First, let’s recall what science is: “The intellectual and practical activity encompassing the systematic study of the structure and behaviour of the physical and natural world through observation and experiment.” (Oxford) and science advances through research, defined as “The systematic investigation into and study of materials and sources in order to establish facts and reach new conclusions.” (Oxford). Such systematic investigation requires sounds methods, hard work, and frequent discussions, changes of directions, and acknowledging that we can make mistake. Such systematic investigation also requires the evaluations and inputs from independent third parties, often other researchers, through the publication of the research works at different stages of the research.

**DATA**
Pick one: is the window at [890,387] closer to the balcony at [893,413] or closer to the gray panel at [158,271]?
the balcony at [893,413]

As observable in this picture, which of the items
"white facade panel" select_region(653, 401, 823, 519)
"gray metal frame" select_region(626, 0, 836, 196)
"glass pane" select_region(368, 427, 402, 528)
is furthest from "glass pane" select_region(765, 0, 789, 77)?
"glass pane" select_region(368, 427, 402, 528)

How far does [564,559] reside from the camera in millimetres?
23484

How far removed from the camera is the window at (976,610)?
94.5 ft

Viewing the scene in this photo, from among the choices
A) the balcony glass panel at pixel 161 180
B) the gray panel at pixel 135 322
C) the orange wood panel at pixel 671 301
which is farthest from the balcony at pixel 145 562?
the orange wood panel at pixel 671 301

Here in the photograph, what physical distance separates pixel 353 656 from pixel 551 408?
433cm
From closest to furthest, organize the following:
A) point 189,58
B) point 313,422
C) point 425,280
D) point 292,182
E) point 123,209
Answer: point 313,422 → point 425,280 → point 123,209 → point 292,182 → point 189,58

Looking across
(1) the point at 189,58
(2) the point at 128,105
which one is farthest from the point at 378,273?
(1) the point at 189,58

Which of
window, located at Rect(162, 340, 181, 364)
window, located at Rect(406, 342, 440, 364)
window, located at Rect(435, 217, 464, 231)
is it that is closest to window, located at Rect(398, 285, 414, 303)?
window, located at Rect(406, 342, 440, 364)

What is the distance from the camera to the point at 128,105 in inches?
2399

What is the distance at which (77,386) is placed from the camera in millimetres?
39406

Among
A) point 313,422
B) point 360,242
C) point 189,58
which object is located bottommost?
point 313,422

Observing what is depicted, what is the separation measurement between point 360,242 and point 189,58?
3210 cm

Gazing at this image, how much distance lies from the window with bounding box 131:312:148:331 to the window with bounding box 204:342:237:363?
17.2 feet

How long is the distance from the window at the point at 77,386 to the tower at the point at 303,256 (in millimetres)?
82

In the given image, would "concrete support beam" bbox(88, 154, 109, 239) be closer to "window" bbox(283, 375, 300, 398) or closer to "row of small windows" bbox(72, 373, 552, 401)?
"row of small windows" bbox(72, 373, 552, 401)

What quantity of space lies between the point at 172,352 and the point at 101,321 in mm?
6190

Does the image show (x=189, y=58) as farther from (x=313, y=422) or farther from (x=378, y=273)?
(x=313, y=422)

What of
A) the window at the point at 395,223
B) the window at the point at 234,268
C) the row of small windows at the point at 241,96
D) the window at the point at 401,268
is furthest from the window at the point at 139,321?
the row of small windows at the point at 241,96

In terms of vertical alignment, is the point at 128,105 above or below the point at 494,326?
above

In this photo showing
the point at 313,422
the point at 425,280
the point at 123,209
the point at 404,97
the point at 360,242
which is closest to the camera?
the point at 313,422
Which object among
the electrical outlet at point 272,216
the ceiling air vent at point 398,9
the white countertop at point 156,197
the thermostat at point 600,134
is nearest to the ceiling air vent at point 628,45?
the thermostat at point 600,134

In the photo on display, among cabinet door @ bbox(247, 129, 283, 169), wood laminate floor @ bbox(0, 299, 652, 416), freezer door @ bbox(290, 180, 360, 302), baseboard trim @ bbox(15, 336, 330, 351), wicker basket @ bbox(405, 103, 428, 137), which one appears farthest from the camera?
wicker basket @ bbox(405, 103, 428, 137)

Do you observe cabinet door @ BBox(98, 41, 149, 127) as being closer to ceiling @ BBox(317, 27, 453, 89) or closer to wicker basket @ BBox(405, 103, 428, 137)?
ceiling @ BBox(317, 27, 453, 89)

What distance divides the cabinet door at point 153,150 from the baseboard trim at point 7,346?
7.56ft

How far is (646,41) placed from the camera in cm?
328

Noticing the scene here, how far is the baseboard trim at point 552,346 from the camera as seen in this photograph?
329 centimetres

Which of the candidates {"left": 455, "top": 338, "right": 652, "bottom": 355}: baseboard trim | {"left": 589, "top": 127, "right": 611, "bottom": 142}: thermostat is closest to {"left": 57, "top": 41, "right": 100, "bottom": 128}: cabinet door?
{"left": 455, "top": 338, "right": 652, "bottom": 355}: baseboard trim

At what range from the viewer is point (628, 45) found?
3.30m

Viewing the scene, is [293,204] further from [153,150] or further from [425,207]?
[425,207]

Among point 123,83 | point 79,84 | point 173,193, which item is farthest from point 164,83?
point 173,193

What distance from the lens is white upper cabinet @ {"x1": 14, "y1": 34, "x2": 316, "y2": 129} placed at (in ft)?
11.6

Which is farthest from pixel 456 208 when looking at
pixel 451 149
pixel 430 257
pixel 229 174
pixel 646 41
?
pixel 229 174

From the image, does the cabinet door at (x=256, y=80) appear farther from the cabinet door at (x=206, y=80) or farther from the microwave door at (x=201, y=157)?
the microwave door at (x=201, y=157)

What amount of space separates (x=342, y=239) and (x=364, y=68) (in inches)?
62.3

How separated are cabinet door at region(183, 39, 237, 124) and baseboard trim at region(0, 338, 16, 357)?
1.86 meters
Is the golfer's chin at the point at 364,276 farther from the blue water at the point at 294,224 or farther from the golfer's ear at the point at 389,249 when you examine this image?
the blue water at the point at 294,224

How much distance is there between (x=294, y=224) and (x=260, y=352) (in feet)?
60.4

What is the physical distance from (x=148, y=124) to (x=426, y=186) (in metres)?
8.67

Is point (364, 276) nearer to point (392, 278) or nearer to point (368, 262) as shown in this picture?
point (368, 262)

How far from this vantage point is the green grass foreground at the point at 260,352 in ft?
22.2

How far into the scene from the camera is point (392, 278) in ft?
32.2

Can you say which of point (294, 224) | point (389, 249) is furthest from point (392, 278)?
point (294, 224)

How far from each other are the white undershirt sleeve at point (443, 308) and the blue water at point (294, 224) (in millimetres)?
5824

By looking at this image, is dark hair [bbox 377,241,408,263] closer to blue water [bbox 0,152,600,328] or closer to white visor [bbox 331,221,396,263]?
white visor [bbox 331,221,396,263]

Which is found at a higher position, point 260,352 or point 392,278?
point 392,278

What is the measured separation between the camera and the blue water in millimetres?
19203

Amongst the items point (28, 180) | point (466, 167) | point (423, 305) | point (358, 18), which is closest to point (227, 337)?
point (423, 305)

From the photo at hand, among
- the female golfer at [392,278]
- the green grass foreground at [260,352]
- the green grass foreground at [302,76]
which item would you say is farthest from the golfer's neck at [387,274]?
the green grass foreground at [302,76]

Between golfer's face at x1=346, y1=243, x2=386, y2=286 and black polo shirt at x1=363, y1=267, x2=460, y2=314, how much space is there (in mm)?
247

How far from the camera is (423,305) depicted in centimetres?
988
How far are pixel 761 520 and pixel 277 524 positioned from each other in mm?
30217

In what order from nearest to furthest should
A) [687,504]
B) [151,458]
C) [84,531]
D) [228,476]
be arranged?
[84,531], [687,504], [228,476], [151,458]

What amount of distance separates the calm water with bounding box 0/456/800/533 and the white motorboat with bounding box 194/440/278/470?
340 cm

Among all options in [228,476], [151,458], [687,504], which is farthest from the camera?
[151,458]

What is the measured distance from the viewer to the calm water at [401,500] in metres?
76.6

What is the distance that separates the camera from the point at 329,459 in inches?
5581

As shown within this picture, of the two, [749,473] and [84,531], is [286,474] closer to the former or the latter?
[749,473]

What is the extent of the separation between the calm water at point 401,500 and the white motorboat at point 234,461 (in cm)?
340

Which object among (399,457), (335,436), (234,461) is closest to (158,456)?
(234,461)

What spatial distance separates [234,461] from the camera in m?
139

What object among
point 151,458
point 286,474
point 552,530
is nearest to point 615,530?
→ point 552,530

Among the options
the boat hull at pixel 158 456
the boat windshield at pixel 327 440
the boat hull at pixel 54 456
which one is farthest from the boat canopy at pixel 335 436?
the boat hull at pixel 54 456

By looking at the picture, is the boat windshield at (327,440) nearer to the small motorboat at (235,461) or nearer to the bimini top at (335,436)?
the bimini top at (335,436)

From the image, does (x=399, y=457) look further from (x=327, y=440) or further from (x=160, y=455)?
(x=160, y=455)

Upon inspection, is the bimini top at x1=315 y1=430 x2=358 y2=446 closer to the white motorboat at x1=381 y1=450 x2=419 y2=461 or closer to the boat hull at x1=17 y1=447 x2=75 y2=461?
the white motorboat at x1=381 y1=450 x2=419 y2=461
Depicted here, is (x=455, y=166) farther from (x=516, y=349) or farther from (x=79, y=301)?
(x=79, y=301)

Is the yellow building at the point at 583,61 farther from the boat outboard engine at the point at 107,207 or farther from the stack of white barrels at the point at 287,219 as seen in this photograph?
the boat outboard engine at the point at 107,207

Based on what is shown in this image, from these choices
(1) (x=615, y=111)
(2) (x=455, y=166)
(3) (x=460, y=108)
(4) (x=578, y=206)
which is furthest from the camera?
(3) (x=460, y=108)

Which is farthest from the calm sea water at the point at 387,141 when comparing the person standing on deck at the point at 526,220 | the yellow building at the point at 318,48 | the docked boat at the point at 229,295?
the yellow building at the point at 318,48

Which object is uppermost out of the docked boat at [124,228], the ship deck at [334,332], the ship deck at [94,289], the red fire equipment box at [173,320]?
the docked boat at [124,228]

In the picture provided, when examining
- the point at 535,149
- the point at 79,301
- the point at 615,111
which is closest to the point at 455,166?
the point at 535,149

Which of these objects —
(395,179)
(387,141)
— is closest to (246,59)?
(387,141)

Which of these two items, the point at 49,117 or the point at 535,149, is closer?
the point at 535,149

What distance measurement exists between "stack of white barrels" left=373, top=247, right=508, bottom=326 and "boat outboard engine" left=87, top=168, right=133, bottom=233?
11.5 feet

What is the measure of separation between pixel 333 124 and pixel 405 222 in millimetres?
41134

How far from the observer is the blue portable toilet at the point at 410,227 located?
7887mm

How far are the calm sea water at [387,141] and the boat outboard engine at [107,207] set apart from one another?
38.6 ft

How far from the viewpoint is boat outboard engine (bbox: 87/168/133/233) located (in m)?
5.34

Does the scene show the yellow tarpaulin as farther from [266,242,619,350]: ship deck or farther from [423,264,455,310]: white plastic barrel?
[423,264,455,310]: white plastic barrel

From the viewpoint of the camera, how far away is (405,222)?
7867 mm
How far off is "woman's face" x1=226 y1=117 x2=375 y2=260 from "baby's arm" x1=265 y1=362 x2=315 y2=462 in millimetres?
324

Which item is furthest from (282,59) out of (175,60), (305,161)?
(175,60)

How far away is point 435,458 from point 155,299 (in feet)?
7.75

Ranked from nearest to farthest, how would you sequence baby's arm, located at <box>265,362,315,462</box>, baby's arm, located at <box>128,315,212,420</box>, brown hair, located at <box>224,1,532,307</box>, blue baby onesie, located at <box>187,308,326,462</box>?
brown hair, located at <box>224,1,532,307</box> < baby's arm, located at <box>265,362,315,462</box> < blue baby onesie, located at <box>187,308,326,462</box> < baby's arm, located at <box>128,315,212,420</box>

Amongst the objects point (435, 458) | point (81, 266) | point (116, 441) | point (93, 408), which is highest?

**PROBLEMS TO SOLVE**
1. In the excerpt about science and research, who often acts as the independent third parties that evaluate research?
2. Return everything in the excerpt about science and research from "First, let’s recall" down to "of the research.".
3. Resume the excerpt about science and research, picking up after its final sentence.

**TASK RESPONSES**
1. Other researchers.

2.
First, let’s recall what science is: “The intellectual and practical activity encompassing the systematic study of the structure and behaviour of the physical and natural world through observation and experiment.” (Oxford) and science advances through research, defined as “The systematic investigation into and study of materials and sources in order to establish facts and reach new conclusions.” (Oxford). Such systematic investigation requires sounds methods, hard work, and frequent discussions, changes of directions, and acknowledging that we can make mistake. Such systematic investigation also requires the evaluations and inputs from independent third parties, often other researchers, through the publication of the research works at different stages of the research.

3.
In the past, consequently, the publication cycle in software-engineering research used to be straight forward and incremental: first ideas and preliminary results would be discussed in labs. or departments. Then, researchers would submit their work to workshops, during which other researchers could criticize their works, providing invaluable inputs and creating opportunities for collaborations. Then, researchers would send their work to conferences, which would vet further their works and would provide further opportunities for discussions and improvements. Finally, researchers would submit their complete works, incorporating the various feedbacks from their peers, to journals. Journals provide in-depth reviews and allow authors to reflect upon and improve their works through the reviewers’ comments.

Nowadays, the publication cycle in software engineering research is upside-down! Workshops are disappearing. Conferences reject most of the submitted works. Authors prefer to submit their works directly to journals… And conferences implement JFTs. This observation begs the question: “Why do researchers prefer to submit to journal first?” The answer is that conferences are not fulfilling their mandates anymore. They used to be places for discussions and sharing but have become unbreakable gateways to places of self-promotion. ICSE has an average acceptance rate of 17%. Does such a low acceptance rate make any sense?Does it mean that 83% of the submitted papers are bad? Conference attendees also often complain about the lack of discussions. Does such alack of discussion make any sense?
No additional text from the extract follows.